Aux termes d’un bras de fer avec le fisc, un huissier de justice a été condamné début février pour fraude fiscale. Son affaire plonge dans l’univers d’une profession qui pendant des décennies a bénéficié d’une forte tolérance de la part de l’administration des contributions.

Chaque acte de justice doit passer par un huissier de justice qui prélève un droit fixe de 72 euros, hors TVA. Le double pour l’inscription d’une hypothèque ou s’il intervient les week-ends et les jours fériés. Lorsqu’il fait des recouvrements de créances, l’huissier perçoit un droit de recette qui dépend des sommes en jeu: de 3% pour les montants inférieurs à 2.500 euros à 0,5% au-delà de 10.000 euros. Les tarifs sont règlementés.

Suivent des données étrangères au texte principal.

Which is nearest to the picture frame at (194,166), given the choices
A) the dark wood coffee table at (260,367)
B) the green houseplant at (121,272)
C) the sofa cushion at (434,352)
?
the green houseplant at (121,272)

Ces auxiliaires de justice ont toutefois d’autres sources de revenus, plus informelles et moins règlementées comme leurs interventions à l’amiable et certaines saisies. Ces honoraires ne sont pas actés dans leur «répertoire officiel», document qui est destiné à l’administration de l’enregistrement, notamment pour la perception de la TVA.

Une faveur depuis 1945

Pendant des années, ces honoraires encaissés hors répertoire, en marge des tarifs règlementés, ont ainsi pu échapper à l’impôt au nom d’une «tolérance administrative» héritée de l’immédiat après la 2e Guerre mondiale. Aussi, des huissiers de justice auraient-ils fait leur déclaration fiscale sur la base des seuls revenus se dégageant de leurs répertoires. Il est impossible, compte tenu du secret fiscal, de déterminer l’ampleur des revenus ayant ainsi échappé à l’impôt sur le revenu.

Le mode opératoire a été révélé à la faveur du contentieux fiscal d’un huissier de la capitale, aujourd’hui à la retraite, avec l’Administration des contributions directes (ACD). La pratique était établie depuis 1945, au nom d’un «ruling sectoriel», en écho aux «rulings», plus connus, ayant servi les multinationales pour réduire à néant leur base imposable.

Les temps ont changé. Les aberrations des accords fiscaux des multinationales ont été corrigées. Dans le même temps, le fisc luxembourgeois a remis en cause d’autres privilèges ayant donné lieu à des dévoiements.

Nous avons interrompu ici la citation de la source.